### Exercise
Print the records again, matching each line exactly.

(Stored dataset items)
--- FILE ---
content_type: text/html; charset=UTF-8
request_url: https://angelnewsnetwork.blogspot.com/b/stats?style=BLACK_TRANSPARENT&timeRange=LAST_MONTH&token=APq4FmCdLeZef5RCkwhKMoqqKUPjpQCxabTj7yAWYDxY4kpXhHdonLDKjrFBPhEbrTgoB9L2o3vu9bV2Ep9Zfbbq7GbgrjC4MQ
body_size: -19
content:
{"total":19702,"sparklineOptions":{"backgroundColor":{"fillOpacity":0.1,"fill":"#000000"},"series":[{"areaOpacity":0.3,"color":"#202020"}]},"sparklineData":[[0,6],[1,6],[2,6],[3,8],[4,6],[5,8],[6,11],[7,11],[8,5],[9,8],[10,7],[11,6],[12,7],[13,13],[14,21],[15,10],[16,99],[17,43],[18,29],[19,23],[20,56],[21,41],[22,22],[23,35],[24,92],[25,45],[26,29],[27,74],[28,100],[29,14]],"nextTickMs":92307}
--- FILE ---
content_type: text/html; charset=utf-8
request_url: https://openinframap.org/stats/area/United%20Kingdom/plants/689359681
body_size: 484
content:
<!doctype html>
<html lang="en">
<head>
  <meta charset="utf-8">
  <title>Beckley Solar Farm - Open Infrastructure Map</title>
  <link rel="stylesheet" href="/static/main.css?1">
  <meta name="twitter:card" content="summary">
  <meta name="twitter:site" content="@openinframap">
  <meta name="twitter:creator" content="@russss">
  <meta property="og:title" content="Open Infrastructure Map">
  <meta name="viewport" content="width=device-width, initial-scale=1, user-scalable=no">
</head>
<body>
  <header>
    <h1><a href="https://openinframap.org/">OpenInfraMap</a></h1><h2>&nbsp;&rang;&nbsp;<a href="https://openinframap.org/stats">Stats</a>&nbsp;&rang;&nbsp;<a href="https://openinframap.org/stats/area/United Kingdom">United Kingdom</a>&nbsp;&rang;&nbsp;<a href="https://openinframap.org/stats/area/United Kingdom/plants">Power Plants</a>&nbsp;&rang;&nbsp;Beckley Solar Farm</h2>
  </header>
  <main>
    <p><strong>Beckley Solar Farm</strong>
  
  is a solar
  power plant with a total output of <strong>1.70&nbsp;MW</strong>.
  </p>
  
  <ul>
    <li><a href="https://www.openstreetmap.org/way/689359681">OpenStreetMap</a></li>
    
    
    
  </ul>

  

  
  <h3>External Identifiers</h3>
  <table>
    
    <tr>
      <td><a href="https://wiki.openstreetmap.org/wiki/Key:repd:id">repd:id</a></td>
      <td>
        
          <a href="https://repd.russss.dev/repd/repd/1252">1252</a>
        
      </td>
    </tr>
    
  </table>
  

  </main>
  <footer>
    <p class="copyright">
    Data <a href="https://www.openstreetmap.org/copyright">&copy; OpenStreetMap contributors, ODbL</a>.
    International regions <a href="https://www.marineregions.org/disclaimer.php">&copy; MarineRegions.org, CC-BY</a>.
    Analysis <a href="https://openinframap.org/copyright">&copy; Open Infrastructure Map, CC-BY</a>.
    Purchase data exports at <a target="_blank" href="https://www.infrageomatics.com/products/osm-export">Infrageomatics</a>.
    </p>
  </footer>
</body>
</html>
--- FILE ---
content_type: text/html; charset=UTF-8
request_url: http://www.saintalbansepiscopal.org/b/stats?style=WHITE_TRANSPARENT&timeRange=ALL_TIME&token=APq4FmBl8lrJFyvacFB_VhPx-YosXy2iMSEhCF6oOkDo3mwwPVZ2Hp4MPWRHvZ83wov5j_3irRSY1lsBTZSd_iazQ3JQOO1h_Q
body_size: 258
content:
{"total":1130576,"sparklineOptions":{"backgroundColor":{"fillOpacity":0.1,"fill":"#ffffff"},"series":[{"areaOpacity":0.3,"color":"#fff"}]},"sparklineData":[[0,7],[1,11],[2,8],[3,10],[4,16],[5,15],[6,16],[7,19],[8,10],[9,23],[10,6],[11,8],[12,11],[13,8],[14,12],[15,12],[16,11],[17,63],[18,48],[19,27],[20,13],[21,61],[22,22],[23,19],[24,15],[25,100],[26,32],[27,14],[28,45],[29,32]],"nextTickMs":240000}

### Reply to the task
--- FILE ---
content_type: text/html; charset=UTF-8
request_url: https://angelnewsnetwork.blogspot.com/b/stats?style=BLACK_TRANSPARENT&timeRange=LAST_MONTH&token=APq4FmCdLeZef5RCkwhKMoqqKUPjpQCxabTj7yAWYDxY4kpXhHdonLDKjrFBPhEbrTgoB9L2o3vu9bV2Ep9Zfbbq7GbgrjC4MQ
body_size: -19
content:
{"total":19702,"sparklineOptions":{"backgroundColor":{"fillOpacity":0.1,"fill":"#000000"},"series":[{"areaOpacity":0.3,"color":"#202020"}]},"sparklineData":[[0,6],[1,6],[2,6],[3,8],[4,6],[5,8],[6,11],[7,11],[8,5],[9,8],[10,7],[11,6],[12,7],[13,13],[14,21],[15,10],[16,99],[17,43],[18,29],[19,23],[20,56],[21,41],[22,22],[23,35],[24,92],[25,45],[26,29],[27,74],[28,100],[29,14]],"nextTickMs":92307}
--- FILE ---
content_type: text/html; charset=utf-8
request_url: https://openinframap.org/stats/area/United%20Kingdom/plants/689359681
body_size: 484
content:
<!doctype html>
<html lang="en">
<head>
  <meta charset="utf-8">
  <title>Beckley Solar Farm - Open Infrastructure Map</title>
  <link rel="stylesheet" href="/static/main.css?1">
  <meta name="twitter:card" content="summary">
  <meta name="twitter:site" content="@openinframap">
  <meta name="twitter:creator" content="@russss">
  <meta property="og:title" content="Open Infrastructure Map">
  <meta name="viewport" content="width=device-width, initial-scale=1, user-scalable=no">
</head>
<body>
  <header>
    <h1><a href="https://openinframap.org/">OpenInfraMap</a></h1><h2>&nbsp;&rang;&nbsp;<a href="https://openinframap.org/stats">Stats</a>&nbsp;&rang;&nbsp;<a href="https://openinframap.org/stats/area/United Kingdom">United Kingdom</a>&nbsp;&rang;&nbsp;<a href="https://openinframap.org/stats/area/United Kingdom/plants">Power Plants</a>&nbsp;&rang;&nbsp;Beckley Solar Farm</h2>
  </header>
  <main>
    <p><strong>Beckley Solar Farm</strong>
  
  is a solar
  power plant with a total output of <strong>1.70&nbsp;MW</strong>.
  </p>
  
  <ul>
    <li><a href="https://www.openstreetmap.org/way/689359681">OpenStreetMap</a></li>
    
    
    
  </ul>

  

  
  <h3>External Identifiers</h3>
  <table>
    
    <tr>
      <td><a href="https://wiki.openstreetmap.org/wiki/Key:repd:id">repd:id</a></td>
      <td>
        
          <a href="https://repd.russss.dev/repd/repd/1252">1252</a>
        
      </td>
    </tr>
    
  </table>
  

  </main>
  <footer>
    <p class="copyright">
    Data <a href="https://www.openstreetmap.org/copyright">&copy; OpenStreetMap contributors, ODbL</a>.
    International regions <a href="https://www.marineregions.org/disclaimer.php">&copy; MarineRegions.org, CC-BY</a>.
    Analysis <a href="https://openinframap.org/copyright">&copy; Open Infrastructure Map, CC-BY</a>.
    Purchase data exports at <a target="_blank" href="https://www.infrageomatics.com/products/osm-export">Infrageomatics</a>.
    </p>
  </footer>
</body>
</html>
--- FILE ---
content_type: text/html; charset=UTF-8
request_url: http://www.saintalbansepiscopal.org/b/stats?style=WHITE_TRANSPARENT&timeRange=ALL_TIME&token=APq4FmBl8lrJFyvacFB_VhPx-YosXy2iMSEhCF6oOkDo3mwwPVZ2Hp4MPWRHvZ83wov5j_3irRSY1lsBTZSd_iazQ3JQOO1h_Q
body_size: 258
content:
{"total":1130576,"sparklineOptions":{"backgroundColor":{"fillOpacity":0.1,"fill":"#ffffff"},"series":[{"areaOpacity":0.3,"color":"#fff"}]},"sparklineData":[[0,7],[1,11],[2,8],[3,10],[4,16],[5,15],[6,16],[7,19],[8,10],[9,23],[10,6],[11,8],[12,11],[13,8],[14,12],[15,12],[16,11],[17,63],[18,48],[19,27],[20,13],[21,61],[22,22],[23,19],[24,15],[25,100],[26,32],[27,14],[28,45],[29,32]],"nextTickMs":240000}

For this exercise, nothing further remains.